But that isn't really reputation in the traditional sense of the word.

   I suppose when you use a word, you are entitled to mean "just what I
choose it to mean -- neither more nor less." Nonetheless, I contend
this is, exactly, "prediction of the likelihood of near-future behavior."

   In the Internet, reputation can change in a few milliseconds.


And this goes straight to one of the big issues with any discussion
that uses the term "reputation". I'm going to disagree with you John
when you argue that everyone gets to define what reputation is in
their own way. If this were the case then any discussion of reputation
is meaningless. We need a common definition. Do you get to choose what
you mean when you say IP Address?

Everybody gets to define what a reputation means to them. It does in the non-online world, the on-line world should be no different. Other than that, you rely on the dictionary for what a reputation _is_, which leaves virtually infinite scope for details.

Reputation: A vague notion of something that may imply whether you want a given email or not, which could be based on, but not limited to, goodness, badness, neutralness, desirability, lawsuit-happiness, subject matter, shoe size or hair color in perhaps more than one not-necessarily orthogonal dimension, and generally not necessarily conformant with anyone else's notions, criteria or implementation.

What you or anyone else gets to define for yourself are the attributes
that surround your use of the word reputation. That is, the
implementation that utilizes reputation.

There's a confusion between the term "reputation" as embodied by what we normally mean by what a 3rd party could theoretically supply, and that potentially very broad combination of things that's used to derive a consolidated "reputation" at the time that a singular implementation making a real-time decision about a given email will use.

My real-time decisions, for example, depend on a complex combination of 3rd party yes/nos, 3rd party "maybes/maybe nots", "what it looks like", corporate policy, phone calls from management, rumors and lies, and just plain curmudgeonly curmudgeonness.

And we wouldn't have it any other way.

There's no point in discussing the latter, because people will do what they gotta do/feel like. Nor should we constrain them.

Secondly, I don't think there's much point in proscribing what the former is based upon/means, because there are as many ways as there are 3rd parties that it can be done and what a given "reputation" actually means precisely. It will always be up to the user (the receiver) to decide what secret (or not-so-secret) incantations, sacrificial goats and transformations of such "reputations" that will go into the final decision. The provider should explain what they're trying to impart (which may vary from one provider to another), but of necessity, the quality, coverage and semantics will differ between providers.

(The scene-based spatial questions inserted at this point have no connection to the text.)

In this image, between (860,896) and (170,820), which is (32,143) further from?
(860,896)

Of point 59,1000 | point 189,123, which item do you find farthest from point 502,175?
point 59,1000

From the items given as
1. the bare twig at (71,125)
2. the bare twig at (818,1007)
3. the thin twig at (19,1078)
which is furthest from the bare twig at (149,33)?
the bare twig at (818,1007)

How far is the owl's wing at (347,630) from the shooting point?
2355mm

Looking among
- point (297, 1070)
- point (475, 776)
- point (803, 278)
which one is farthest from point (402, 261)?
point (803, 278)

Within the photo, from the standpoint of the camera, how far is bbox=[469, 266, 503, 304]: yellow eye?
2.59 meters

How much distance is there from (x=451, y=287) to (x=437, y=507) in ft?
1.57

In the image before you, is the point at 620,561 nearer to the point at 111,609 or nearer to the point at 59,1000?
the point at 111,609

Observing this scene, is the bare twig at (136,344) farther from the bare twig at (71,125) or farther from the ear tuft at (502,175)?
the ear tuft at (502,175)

Just as they do, for example, between the SBL and XBL and PBL. Each has different semantics, and recommended usage of the three _differ_.

Do we want to standardize reputation service protocols? It'd be nice, but it may well be a complicated spec in order to preserve the semantic nuances of the provider's offerings. Better to define a generic protocol that provides for the user being able to parameterize what a given reputation stream means to them (hopefully with the guidance of the provider). You'll even need to be flexible in what the "entity this reputation is about" means.